> [TRY IT] Copy all data exactly. Skip pictures.

::::

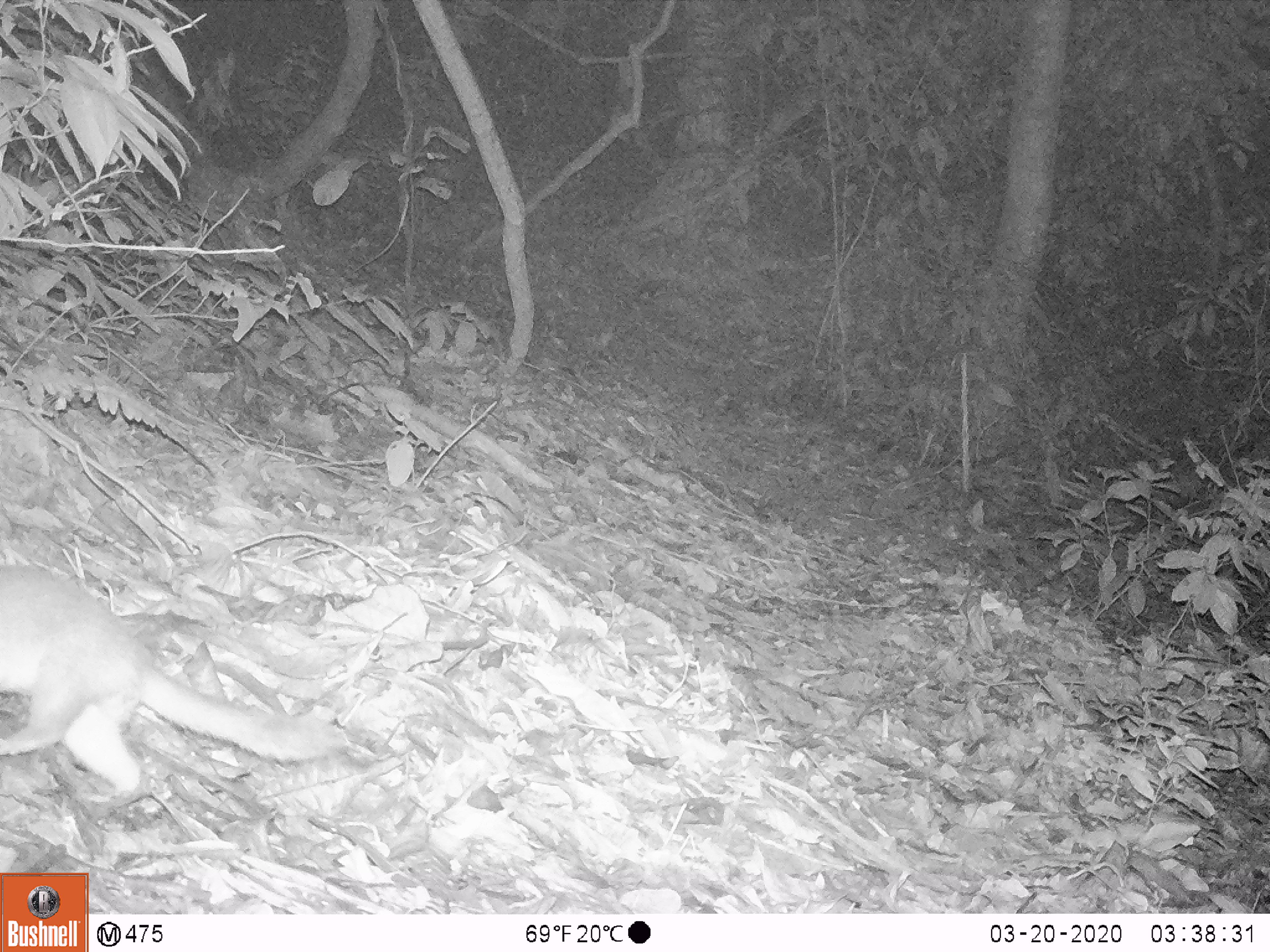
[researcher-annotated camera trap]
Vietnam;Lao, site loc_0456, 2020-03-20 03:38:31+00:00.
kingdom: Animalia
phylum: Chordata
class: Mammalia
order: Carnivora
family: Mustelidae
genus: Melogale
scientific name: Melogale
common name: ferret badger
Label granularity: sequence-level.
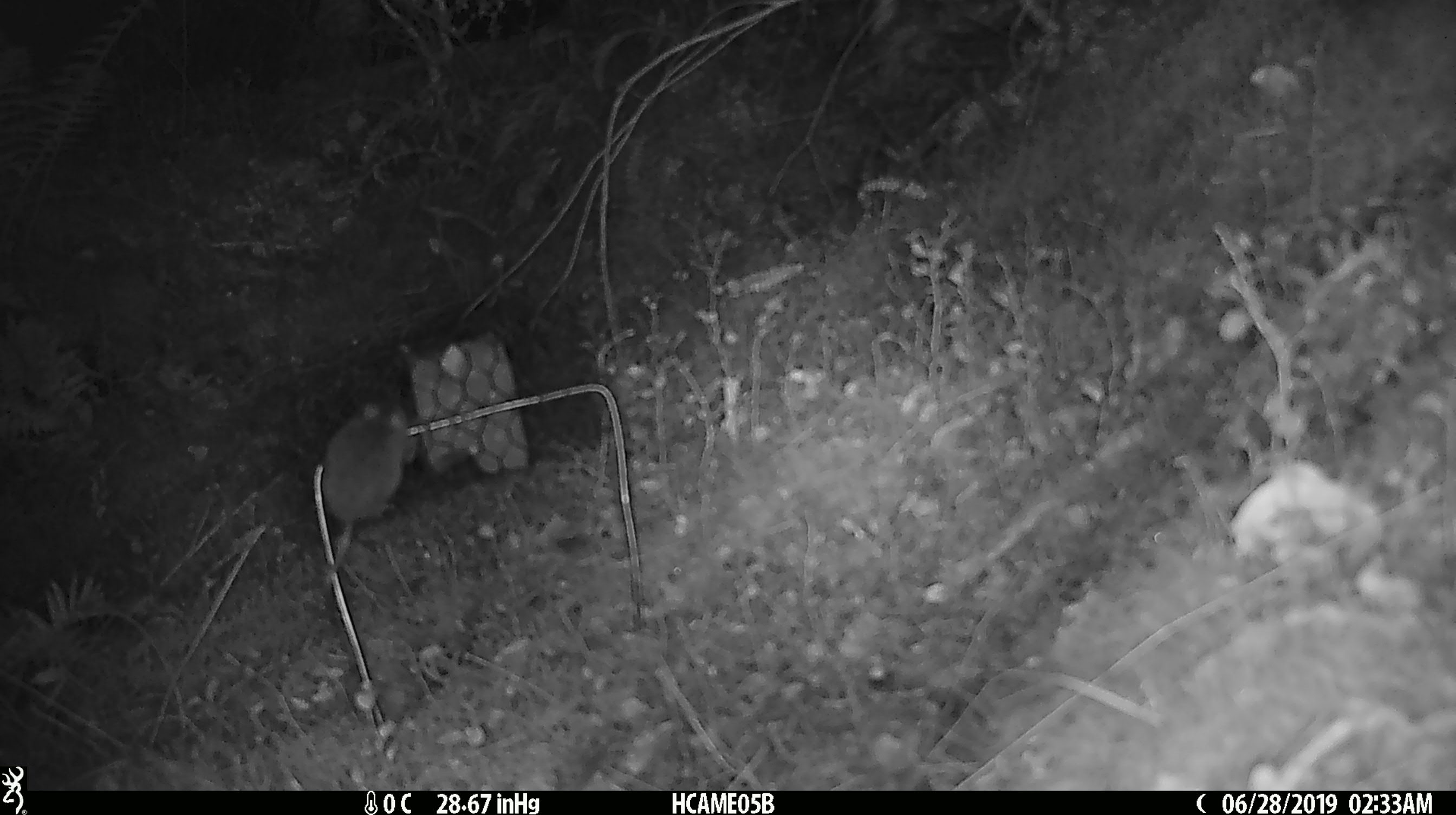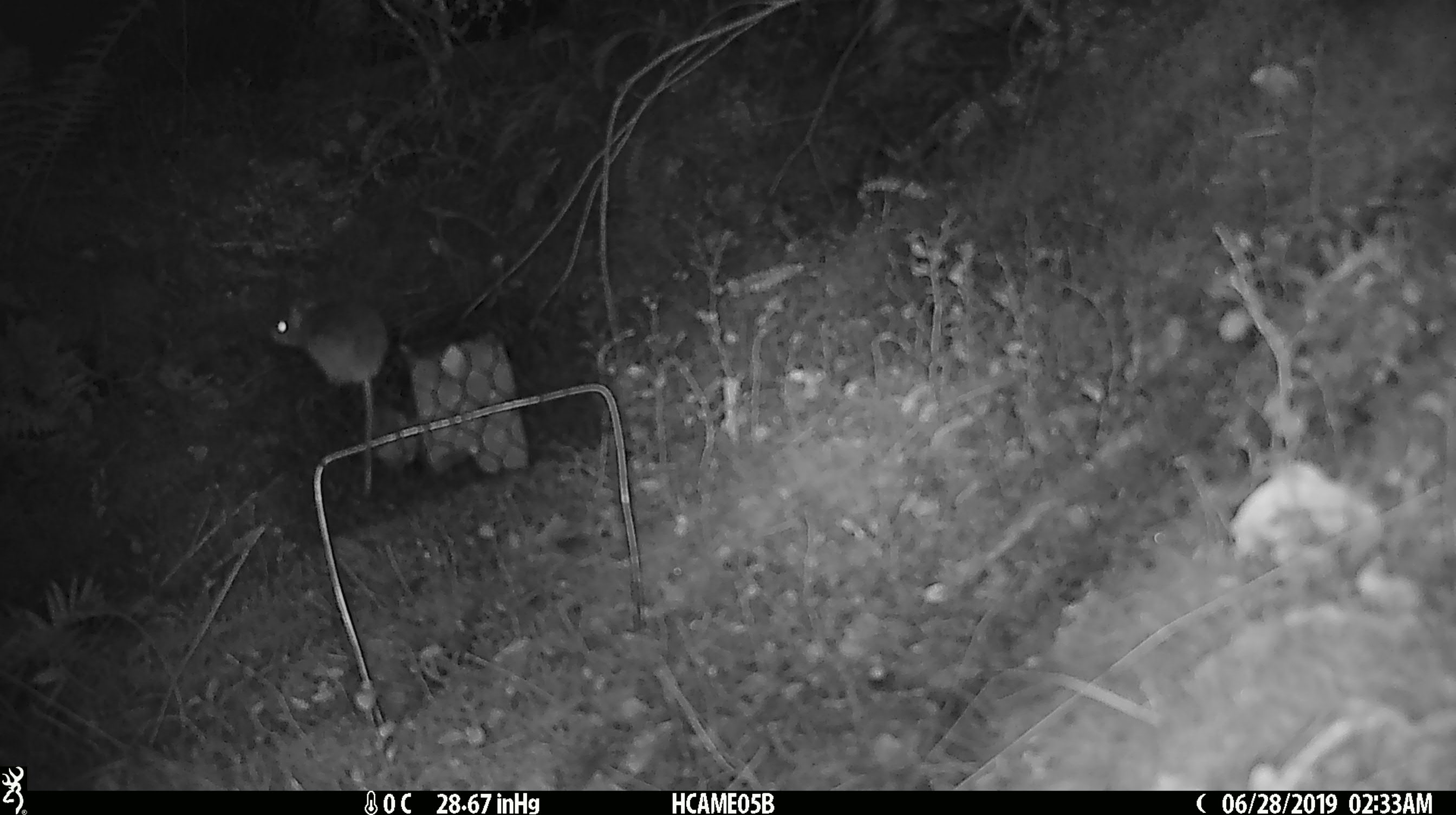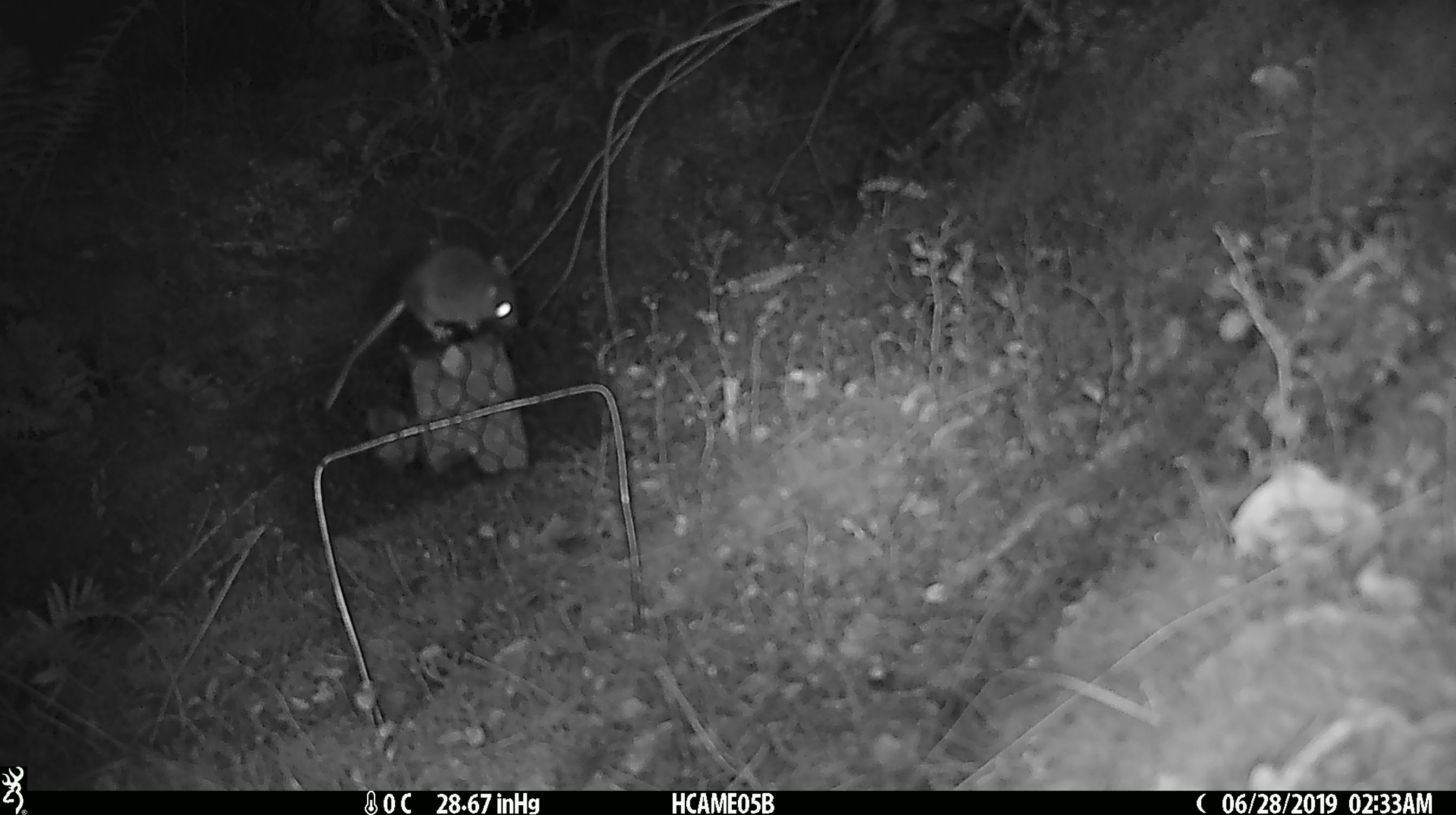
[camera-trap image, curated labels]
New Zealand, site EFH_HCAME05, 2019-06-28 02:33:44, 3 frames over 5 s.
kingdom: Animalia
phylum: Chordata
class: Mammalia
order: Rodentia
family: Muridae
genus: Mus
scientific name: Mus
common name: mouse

::::

> [RESULT OF THIS EXERCISE]
[researcher-annotated camera trap]
Vietnam;Lao, site loc_0456, 2020-03-20 03:38:31+00:00.
kingdom: Animalia
phylum: Chordata
class: Mammalia
order: Carnivora
family: Mustelidae
genus: Melogale
scientific name: Melogale
common name: ferret badger
Label granularity: sequence-level.
[camera-trap image, curated labels]
New Zealand, site EFH_HCAME05, 2019-06-28 02:33:44, 3 frames over 5 s.
kingdom: Animalia
phylum: Chordata
class: Mammalia
order: Rodentia
family: Muridae
genus: Mus
scientific name: Mus
common name: mouse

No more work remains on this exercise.